## Source:
I think this is preferable, because these download-at-build strategies need to end, and every upstream we cause to at least think about it is a step in the right direction. If we get as much mindshare as Debian one day this will have a huge beneficial effect on the reproducibilty of builds in general.
If that fails, or you’re just too hesitant to be that ideological about your packages, or just need something in the mean time, I think patching the build scripts to no longer download things at build time, and managing the downloads by hand or by parsing their build scripts, is the correct solution.
You can also fall back to FODs with a suitably neutered version of the script that only downloads but doesn’t build. There are a lot of problems with this, but it’s the most common approach I think.
I once tried the proxy approach but it didn’t work because most of the web uses https, which means the proxy can see the server and port, but not the full URL.
@Atry , I’m very interested in this idea of using a proxy after seeing the brilliance of nix but fighting language tooling (pip, mix) and going through multiple *2nix solutions with broken edge cases to get it packaged right.
My intuition is it’ll be an elegant alternative to the current method of flipping installers/builders inside-out to work with nix.
You run into problems of when and how you collect those artifacts, and how you persist them, though, especially with proprietary applications where you might not be allowed to redistribute the downloaded artifacts.
I have an idea in mind, basically persisting a custom lock file and also persisting ephemeral artifacts similar to the idea of an impure translator in dream2nix
Anyways, is anyone working on this? I’d love to partner up.

## Dataset excerpt:
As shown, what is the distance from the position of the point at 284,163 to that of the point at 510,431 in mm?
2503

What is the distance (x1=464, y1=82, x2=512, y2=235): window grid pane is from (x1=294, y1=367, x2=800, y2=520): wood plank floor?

## Request A:
According to the thread, why did the proxy approach fail? Answer in one to three sentences.
## Request B:
Transcribe the passage from the thread starting at "You can also" and ending at "the full URL.".
The thread is all you need here; you can set the material aside.

## Final result A:
The proxy approach failed because most of the web uses https. With https, the proxy can see the server and port but not the full URL.

## Final result B:
You can also fall back to FODs with a suitably neutered version of the script that only downloads but doesn’t build. There are a lot of problems with this, but it’s the most common approach I think.
I once tried the proxy approach but it didn’t work because most of the web uses https, which means the proxy can see the server and port, but not the full URL.